On 12/14/15, 9:01 AM, "Marcus Fritze" <marcus.fri...@googlemail.com> wrote:

>Yes, this works. Currently, it’s a little bit confusing for me to code in
>flexJS.
>Coding flexJS feels actually a little bit like HTML try and error.
>
>Maybe, I am using FlexSDK too long, but I don’t know exactly what
>height=„100%“ in flexJS means.
>
>Correct me if I am wrong, but in FlexSDK / Flash it means the component
>which has the
>height=„100%“ property, takes the full height which is available in the
>parent.
>
>
>Why doesn’t work this in flexJS? Here I have to set the top / bottom /
>margin and so on?
>In my personal opinion this is a little step backwards in terms of „easy
>coding“.
>
>Is it planned to fix this some day, or is this one of the disadvantages
>we have to live with?

A goal of FlexJS is to allow developers a choice of component sets.  The
most complete component set right now is the Basic component set.  I chose
to focus on that first because I wanted to create a component set that
will be the smallest and fastest.  So, it tries to do simple
encapsulations of browser behavior.  And thus in the Basic set, 100% width
does what it would do in the browser which is different than what it does
in the regular Flex SDK.

Another reason I focused on this kind of component set was because some
folks had said that the main value of their code base was in the
ActionScript business logic and their Flex UIs were several years old and
it might be time to upgrade the UI anyway.

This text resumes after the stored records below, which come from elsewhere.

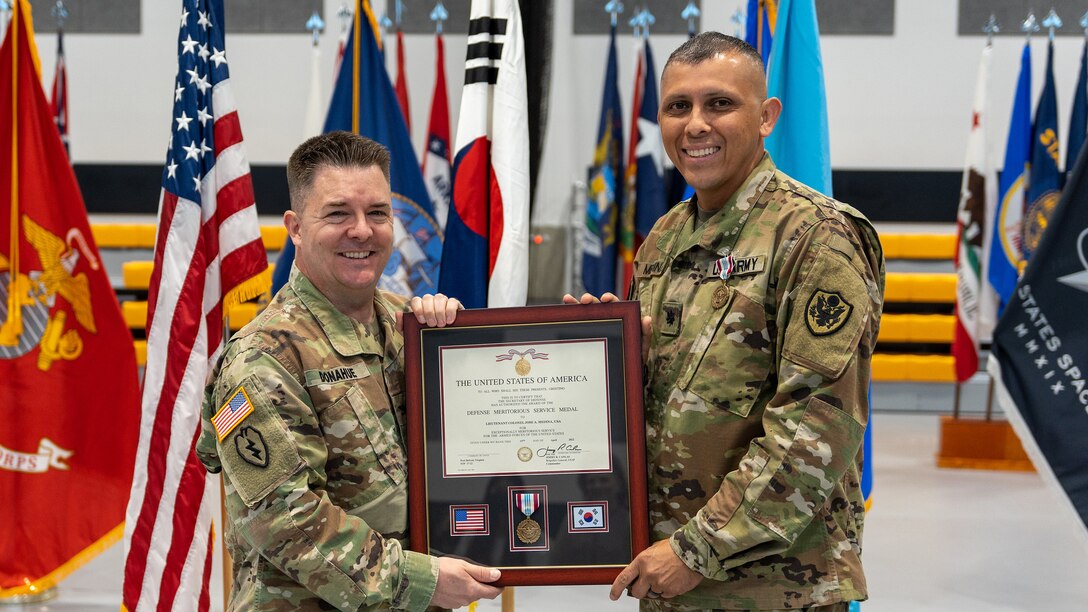 DLA Indo-Pacific Military Deputy Commander Army Col. Brian Donahue and Army Lt. Col. Jose Medina hold a plaque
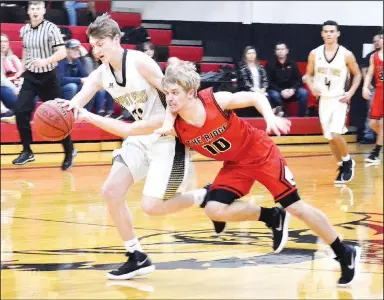  ?? TIMES photograph by Annette Beard ?? Junior Blackhawk Carson Rhine (No. 10) stretches out avoiding Tiger defenders Friday night in Blackhawk Gym.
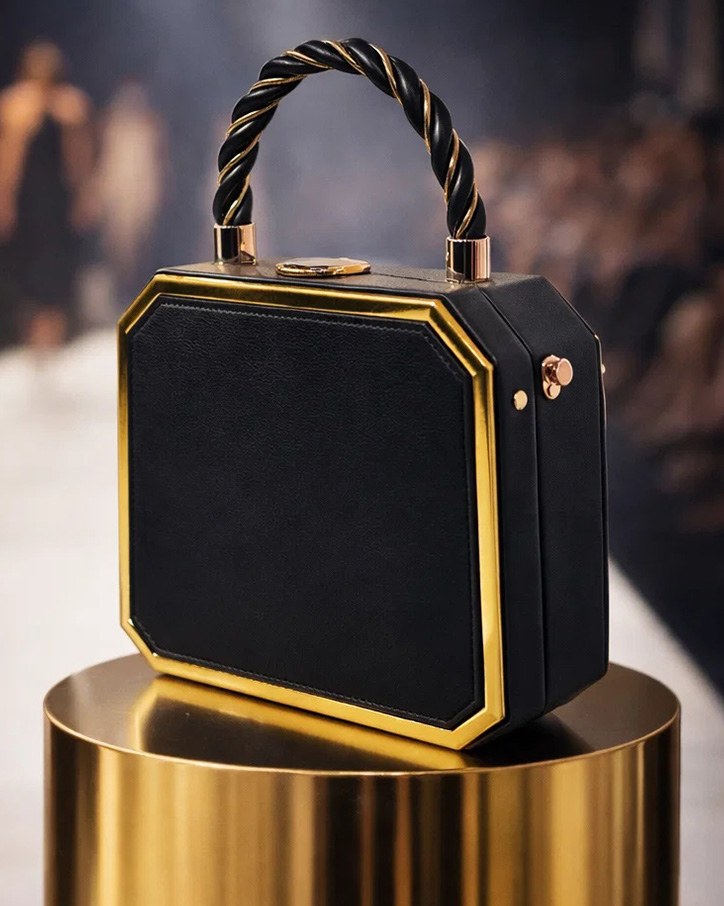 Black Rylique handbag on a gold pedestal under warm spotlights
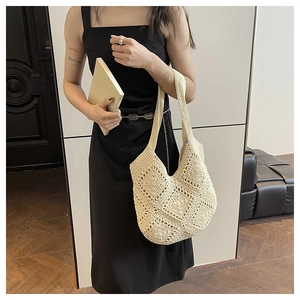 Detail of hand-crocheted hollow square patterns on a beige bohemian shoulder tote bag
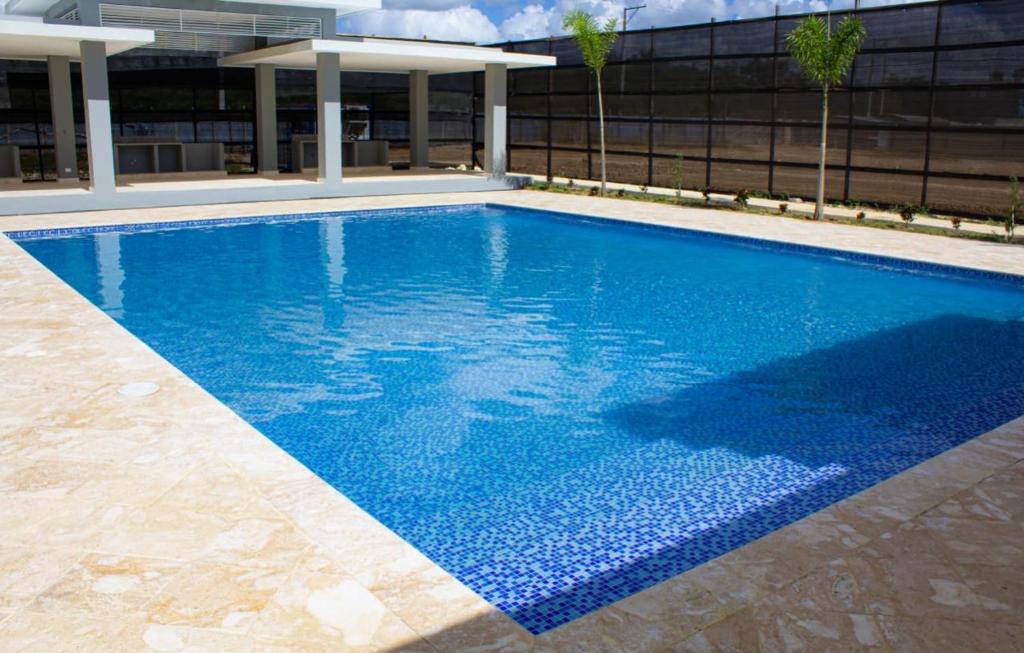 a large blue swimming pool in front of a building at Caribbean Apartment in La Romana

More recent feedback has led me to want to try to build out a more
Spark-like component set, so folks don't have to spend as much time
porting the UI and so that there are fewer behavior differences from the
Flex SDK.  So I will probably start on that in a week or two and
volunteers are welcome to help.  I predict that this component set will be
bigger and slower.  It almost has to be, because instead of just telling
the browser to add a div with 100%, we'll have to write code to override
browser behavior and loop through all the children twice, once to measure
to see how much room is left over, and another to layout at final sizes.
And then you'll be able to choose between doing more porting work to get a
smaller faster app, or doing less and paying the price.

Anyway, thanks for continuing to try out FlexJS.  We appreciate the
feedback, and if you can help by contributing patches that's even better.